Es gibt nur eine Antwort auf die Frage, wie mit dem schweren Verbrecher Fanta Fart umzugehen ist. Der Schirlingsbecher, dem Verräter.
Amüsant ist es immer wieder, zu sehen, mit welch extrem selektiver emotionaler Wahrnehmung Fans eines Vereins an die Diskussion solcher Wechsel herangehen. Mir stellt sich die Frage, wie schnell man vergessen kann, dass 98% aller Spieler überhaupt nur deshalb im eigenen, favorisierten Verein spielen, weil sie zuvor einen anderen Verein verließen. Es scheinen die selbe Naivität, Vergesslichkeit und vor allem der Wunsch danach, sich selbst zu belügen, im Spiel zu sein, die einen glauben lassen, dass die neue Freundin treu sein wird, obwohl sie doch nur mit einem selbst zusammenkam, indem sie vorher ihren alten Freund verließ. Warum sollte es einem selbst früher oder später besser ergehen als dem armen Vorgänger?

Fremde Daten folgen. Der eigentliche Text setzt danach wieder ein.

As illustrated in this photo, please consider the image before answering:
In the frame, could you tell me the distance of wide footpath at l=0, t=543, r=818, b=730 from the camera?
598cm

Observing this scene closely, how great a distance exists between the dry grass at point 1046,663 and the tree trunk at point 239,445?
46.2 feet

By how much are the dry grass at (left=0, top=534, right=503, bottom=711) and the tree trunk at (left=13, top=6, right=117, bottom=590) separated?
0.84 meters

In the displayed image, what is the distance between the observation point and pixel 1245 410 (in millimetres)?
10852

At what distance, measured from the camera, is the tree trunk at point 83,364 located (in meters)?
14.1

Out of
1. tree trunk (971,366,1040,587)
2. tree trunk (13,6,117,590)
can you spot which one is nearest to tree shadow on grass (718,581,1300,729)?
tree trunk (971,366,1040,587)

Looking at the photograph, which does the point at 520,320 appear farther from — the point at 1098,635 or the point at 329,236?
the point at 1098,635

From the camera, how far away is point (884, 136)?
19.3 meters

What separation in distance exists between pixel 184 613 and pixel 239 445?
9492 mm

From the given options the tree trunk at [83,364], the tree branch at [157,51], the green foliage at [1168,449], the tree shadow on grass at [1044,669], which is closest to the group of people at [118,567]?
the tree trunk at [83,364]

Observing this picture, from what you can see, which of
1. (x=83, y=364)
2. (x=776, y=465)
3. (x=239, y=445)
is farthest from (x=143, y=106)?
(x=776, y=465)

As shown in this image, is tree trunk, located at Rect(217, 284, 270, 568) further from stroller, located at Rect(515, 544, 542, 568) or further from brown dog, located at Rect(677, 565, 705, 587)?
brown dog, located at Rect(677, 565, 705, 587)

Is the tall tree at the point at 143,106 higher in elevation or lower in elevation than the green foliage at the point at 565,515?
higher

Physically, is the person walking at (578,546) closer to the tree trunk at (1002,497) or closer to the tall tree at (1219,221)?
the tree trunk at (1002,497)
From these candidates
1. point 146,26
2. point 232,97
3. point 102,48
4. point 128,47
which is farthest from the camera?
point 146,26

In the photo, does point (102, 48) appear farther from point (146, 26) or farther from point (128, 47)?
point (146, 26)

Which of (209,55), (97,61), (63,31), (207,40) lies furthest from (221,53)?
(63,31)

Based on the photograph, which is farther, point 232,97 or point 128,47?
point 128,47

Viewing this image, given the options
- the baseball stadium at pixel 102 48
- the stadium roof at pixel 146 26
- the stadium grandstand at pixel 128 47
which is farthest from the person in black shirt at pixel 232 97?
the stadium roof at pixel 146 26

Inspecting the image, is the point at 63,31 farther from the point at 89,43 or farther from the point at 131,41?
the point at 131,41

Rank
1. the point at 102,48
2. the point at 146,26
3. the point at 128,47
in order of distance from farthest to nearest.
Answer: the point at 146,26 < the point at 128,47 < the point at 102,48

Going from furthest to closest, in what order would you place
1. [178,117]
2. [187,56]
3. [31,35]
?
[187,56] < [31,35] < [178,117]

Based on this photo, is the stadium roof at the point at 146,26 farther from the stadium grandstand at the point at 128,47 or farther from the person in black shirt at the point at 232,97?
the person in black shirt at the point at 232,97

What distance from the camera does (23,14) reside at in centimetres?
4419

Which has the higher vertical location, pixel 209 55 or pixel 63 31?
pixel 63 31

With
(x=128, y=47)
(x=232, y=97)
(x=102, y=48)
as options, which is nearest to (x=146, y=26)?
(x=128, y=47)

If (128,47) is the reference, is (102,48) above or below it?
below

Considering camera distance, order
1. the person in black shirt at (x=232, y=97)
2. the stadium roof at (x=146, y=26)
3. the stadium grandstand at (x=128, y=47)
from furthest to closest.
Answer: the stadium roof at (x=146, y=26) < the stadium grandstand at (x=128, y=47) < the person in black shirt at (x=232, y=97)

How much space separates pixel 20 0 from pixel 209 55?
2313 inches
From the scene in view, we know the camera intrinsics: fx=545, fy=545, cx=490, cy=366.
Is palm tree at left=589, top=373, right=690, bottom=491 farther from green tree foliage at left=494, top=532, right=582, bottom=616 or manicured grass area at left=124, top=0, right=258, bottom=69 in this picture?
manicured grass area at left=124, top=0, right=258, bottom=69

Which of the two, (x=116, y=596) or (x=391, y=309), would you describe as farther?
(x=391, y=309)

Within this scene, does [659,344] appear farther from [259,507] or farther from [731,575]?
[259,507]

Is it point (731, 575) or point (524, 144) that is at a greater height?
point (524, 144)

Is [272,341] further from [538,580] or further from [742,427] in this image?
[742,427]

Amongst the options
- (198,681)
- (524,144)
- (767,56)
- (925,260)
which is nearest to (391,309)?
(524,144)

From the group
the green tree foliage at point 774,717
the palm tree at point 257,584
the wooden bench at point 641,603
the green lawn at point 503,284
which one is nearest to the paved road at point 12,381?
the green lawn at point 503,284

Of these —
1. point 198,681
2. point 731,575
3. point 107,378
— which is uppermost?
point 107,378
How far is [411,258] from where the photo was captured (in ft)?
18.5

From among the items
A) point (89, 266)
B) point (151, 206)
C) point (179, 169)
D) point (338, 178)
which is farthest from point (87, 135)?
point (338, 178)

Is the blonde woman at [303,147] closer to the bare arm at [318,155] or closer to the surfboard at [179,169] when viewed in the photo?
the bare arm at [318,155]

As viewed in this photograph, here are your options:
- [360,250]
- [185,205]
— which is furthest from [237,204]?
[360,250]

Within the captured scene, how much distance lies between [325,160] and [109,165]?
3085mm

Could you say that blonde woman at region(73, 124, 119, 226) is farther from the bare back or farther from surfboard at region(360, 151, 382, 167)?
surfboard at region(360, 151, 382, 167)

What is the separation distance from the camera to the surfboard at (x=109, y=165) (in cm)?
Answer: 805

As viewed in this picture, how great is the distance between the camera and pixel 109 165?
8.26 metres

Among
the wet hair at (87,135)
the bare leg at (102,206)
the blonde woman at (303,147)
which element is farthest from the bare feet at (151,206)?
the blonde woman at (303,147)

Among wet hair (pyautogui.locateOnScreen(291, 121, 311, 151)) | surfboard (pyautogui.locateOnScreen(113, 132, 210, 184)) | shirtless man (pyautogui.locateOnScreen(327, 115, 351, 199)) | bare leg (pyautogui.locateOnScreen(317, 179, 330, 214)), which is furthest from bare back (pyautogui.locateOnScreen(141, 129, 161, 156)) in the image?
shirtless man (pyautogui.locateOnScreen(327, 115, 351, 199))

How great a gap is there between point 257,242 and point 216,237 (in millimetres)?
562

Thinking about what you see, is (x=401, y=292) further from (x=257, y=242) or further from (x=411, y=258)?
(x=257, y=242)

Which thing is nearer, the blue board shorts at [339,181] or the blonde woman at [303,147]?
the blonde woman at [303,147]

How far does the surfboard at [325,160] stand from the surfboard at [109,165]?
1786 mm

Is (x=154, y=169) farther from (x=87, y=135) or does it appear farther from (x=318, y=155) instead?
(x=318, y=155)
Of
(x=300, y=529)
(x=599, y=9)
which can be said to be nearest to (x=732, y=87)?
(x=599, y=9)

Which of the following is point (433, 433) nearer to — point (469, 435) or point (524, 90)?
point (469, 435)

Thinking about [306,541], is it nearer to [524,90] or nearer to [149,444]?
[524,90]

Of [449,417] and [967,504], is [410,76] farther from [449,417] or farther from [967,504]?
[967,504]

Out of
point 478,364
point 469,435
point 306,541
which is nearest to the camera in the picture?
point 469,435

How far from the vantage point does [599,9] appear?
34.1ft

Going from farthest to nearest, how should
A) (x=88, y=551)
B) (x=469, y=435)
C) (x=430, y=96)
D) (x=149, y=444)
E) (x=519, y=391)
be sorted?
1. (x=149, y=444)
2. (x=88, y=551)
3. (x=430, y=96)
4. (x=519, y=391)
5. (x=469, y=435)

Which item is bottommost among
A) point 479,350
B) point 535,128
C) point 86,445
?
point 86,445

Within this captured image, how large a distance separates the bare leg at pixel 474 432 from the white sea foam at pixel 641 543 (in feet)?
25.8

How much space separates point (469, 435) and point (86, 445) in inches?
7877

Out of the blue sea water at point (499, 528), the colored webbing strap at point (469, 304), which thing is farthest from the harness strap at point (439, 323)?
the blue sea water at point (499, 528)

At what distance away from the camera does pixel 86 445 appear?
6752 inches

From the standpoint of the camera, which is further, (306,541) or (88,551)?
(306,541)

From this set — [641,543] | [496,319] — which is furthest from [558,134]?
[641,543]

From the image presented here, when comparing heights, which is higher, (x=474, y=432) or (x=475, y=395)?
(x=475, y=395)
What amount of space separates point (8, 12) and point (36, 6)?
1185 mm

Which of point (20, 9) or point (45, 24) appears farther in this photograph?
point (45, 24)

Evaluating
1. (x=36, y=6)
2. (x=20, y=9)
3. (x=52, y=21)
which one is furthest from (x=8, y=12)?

Die marginalen Unterschiede bezüglich der Frage, wie viel Treue die wechselwilligen Spieler respektive Geliebten vorher zu ihrem damals aktuellen Verein geschworen hatten, können doch keinen erwachsenen Menschen ernsthaft dazu bewegen, seine Zeit damit zu verbringen, vollkommen nutzlose Hassbeiträge in irgendwelchen Fan-Foren zu posten. Kinder bis 14 Jahre sind von dieser Schelte ausdrücklich ausgenommen, besteht ihre Realität doch nur aus der Gegenwart und ihre Enttäuschung ob eines Wechsels darf noch als angemessen bewertet werden. Wer die 15 Jahre vollgemacht hat, darf dann aber anfangen, sich den Realitäten des Gewerbes zu stellen. Und wer weit über die 15 Jahre hinaus ist, sollte sich fragen, wie lange er sich noch selbst belügen will.